— begin —
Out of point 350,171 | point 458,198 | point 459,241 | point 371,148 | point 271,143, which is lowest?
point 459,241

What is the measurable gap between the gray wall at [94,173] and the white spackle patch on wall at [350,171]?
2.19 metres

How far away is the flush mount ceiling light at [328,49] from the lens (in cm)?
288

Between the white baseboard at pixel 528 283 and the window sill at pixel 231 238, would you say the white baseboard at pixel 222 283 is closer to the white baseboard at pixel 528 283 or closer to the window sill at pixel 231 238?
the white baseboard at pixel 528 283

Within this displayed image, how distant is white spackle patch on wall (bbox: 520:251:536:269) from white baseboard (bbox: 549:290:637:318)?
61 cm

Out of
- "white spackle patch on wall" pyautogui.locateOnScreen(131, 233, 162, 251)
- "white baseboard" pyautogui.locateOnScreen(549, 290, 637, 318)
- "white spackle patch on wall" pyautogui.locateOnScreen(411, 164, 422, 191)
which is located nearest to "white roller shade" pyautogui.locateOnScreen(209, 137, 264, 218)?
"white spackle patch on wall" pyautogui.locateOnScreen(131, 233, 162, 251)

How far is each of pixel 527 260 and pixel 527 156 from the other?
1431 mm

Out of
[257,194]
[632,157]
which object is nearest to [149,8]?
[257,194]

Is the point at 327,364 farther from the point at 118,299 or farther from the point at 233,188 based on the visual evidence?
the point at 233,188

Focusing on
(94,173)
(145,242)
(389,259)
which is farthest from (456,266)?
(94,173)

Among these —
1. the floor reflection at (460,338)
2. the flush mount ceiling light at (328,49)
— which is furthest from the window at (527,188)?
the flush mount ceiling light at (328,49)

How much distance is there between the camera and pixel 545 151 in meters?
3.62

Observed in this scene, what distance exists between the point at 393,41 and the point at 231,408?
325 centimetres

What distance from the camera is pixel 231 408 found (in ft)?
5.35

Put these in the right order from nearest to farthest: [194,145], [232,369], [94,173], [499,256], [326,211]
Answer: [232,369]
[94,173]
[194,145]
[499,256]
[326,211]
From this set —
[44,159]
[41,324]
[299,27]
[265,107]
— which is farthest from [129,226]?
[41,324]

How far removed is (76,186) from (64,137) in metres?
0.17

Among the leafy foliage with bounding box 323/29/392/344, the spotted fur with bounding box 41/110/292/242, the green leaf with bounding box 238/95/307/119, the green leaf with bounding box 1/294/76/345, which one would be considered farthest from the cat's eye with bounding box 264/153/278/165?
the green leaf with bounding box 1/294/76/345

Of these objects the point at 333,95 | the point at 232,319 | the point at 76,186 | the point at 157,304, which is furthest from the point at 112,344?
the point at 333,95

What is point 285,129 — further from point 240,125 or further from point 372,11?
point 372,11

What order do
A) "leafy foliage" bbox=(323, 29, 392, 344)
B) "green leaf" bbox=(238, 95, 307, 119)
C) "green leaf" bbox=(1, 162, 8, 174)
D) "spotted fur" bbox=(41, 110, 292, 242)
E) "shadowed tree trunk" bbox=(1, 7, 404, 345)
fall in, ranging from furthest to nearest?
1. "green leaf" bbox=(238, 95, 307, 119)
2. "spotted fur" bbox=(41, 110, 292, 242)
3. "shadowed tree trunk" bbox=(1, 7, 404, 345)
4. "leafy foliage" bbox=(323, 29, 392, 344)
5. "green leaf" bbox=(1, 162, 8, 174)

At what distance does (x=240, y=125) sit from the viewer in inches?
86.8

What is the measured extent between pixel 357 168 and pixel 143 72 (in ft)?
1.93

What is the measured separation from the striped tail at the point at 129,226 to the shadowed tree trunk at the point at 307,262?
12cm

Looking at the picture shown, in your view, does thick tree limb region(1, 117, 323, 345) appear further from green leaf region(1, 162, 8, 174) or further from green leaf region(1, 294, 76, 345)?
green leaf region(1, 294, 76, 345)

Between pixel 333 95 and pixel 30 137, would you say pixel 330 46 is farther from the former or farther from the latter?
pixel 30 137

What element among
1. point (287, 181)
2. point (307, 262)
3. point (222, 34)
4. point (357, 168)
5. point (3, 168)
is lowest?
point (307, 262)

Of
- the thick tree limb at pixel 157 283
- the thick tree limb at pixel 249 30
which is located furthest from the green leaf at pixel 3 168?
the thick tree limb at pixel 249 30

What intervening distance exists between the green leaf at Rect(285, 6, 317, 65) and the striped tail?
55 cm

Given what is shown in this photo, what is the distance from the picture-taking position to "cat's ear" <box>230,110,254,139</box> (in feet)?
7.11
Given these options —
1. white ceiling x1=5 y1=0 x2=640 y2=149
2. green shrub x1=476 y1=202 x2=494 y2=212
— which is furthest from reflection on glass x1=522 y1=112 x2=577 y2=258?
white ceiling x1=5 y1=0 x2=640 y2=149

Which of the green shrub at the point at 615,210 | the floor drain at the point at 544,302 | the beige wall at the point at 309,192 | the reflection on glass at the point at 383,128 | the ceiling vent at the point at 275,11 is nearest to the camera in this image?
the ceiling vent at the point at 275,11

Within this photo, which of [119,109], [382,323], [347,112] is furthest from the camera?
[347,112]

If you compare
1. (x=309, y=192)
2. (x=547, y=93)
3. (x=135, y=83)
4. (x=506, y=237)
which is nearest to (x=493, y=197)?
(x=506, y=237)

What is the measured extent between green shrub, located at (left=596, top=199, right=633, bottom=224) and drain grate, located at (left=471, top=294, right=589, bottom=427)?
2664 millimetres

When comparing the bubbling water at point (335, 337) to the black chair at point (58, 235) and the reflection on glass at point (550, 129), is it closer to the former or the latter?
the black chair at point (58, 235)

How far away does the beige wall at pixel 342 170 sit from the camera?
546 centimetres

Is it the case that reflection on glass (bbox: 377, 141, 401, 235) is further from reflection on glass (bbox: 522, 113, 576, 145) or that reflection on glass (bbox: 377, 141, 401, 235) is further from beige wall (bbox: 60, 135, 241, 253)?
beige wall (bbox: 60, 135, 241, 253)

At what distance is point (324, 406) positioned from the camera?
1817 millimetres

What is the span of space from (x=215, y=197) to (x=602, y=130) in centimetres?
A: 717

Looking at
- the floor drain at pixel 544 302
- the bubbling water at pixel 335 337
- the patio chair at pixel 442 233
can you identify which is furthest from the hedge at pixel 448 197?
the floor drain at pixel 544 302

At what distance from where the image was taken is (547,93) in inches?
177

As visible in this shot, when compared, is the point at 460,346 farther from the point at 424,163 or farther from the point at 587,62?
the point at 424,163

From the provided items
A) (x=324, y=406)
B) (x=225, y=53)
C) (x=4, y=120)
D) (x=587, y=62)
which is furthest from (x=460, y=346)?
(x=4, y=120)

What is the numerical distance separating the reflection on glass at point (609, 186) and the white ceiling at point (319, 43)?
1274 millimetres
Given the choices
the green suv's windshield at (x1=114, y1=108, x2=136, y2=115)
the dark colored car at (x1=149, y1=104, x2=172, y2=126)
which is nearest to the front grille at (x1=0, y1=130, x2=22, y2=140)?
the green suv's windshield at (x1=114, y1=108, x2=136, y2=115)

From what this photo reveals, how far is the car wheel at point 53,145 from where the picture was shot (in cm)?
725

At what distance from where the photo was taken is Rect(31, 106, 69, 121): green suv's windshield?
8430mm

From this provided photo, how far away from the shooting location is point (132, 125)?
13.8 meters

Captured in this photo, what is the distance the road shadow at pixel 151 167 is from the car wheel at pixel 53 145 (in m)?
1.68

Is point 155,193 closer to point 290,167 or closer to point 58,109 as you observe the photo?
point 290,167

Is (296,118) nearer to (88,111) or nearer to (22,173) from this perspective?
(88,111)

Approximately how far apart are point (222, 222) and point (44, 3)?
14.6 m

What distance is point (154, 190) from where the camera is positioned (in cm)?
— end —
[PROMPT] Copy out the items verbatim, starting with the line that contains "What is the measured extent between green" and going on through the line that contains "13.8 meters".

[EXPECTED ANSWER]
What is the measured extent between green shrub, located at (left=596, top=199, right=633, bottom=224) and drain grate, located at (left=471, top=294, right=589, bottom=427)?
2664 millimetres

When comparing the bubbling water at point (335, 337) to the black chair at point (58, 235) and the reflection on glass at point (550, 129), is it closer to the former or the latter?
the black chair at point (58, 235)

How far away does the beige wall at pixel 342 170 sit from the camera?
546 centimetres

Is it the case that reflection on glass (bbox: 377, 141, 401, 235) is further from reflection on glass (bbox: 522, 113, 576, 145) or that reflection on glass (bbox: 377, 141, 401, 235) is further from beige wall (bbox: 60, 135, 241, 253)?
beige wall (bbox: 60, 135, 241, 253)

At what distance is point (324, 406) positioned from the camera?
1817 millimetres

What is the span of space from (x=215, y=197) to (x=602, y=130) in centimetres?
A: 717

Looking at
- the floor drain at pixel 544 302
- the bubbling water at pixel 335 337
- the patio chair at pixel 442 233
can you identify which is furthest from the hedge at pixel 448 197?
the floor drain at pixel 544 302

At what distance from where the image was taken is (547,93) in inches?
177

As visible in this shot, when compared, is the point at 460,346 farther from the point at 424,163 or farther from the point at 587,62?
the point at 424,163

From the provided items
A) (x=324, y=406)
B) (x=225, y=53)
C) (x=4, y=120)
D) (x=587, y=62)
which is furthest from (x=460, y=346)?
(x=4, y=120)

What is the numerical distance separating the reflection on glass at point (609, 186) and the white ceiling at point (319, 43)?
1274 millimetres
Given the choices
the green suv's windshield at (x1=114, y1=108, x2=136, y2=115)
the dark colored car at (x1=149, y1=104, x2=172, y2=126)
which is nearest to the front grille at (x1=0, y1=130, x2=22, y2=140)?
the green suv's windshield at (x1=114, y1=108, x2=136, y2=115)

From what this photo reveals, how far is the car wheel at point 53,145 from where the picture was shot (in cm)?
725

At what distance from where the photo was taken is Rect(31, 106, 69, 121): green suv's windshield?
8430mm

From this provided photo, how far away from the shooting location is point (132, 125)?
13.8 meters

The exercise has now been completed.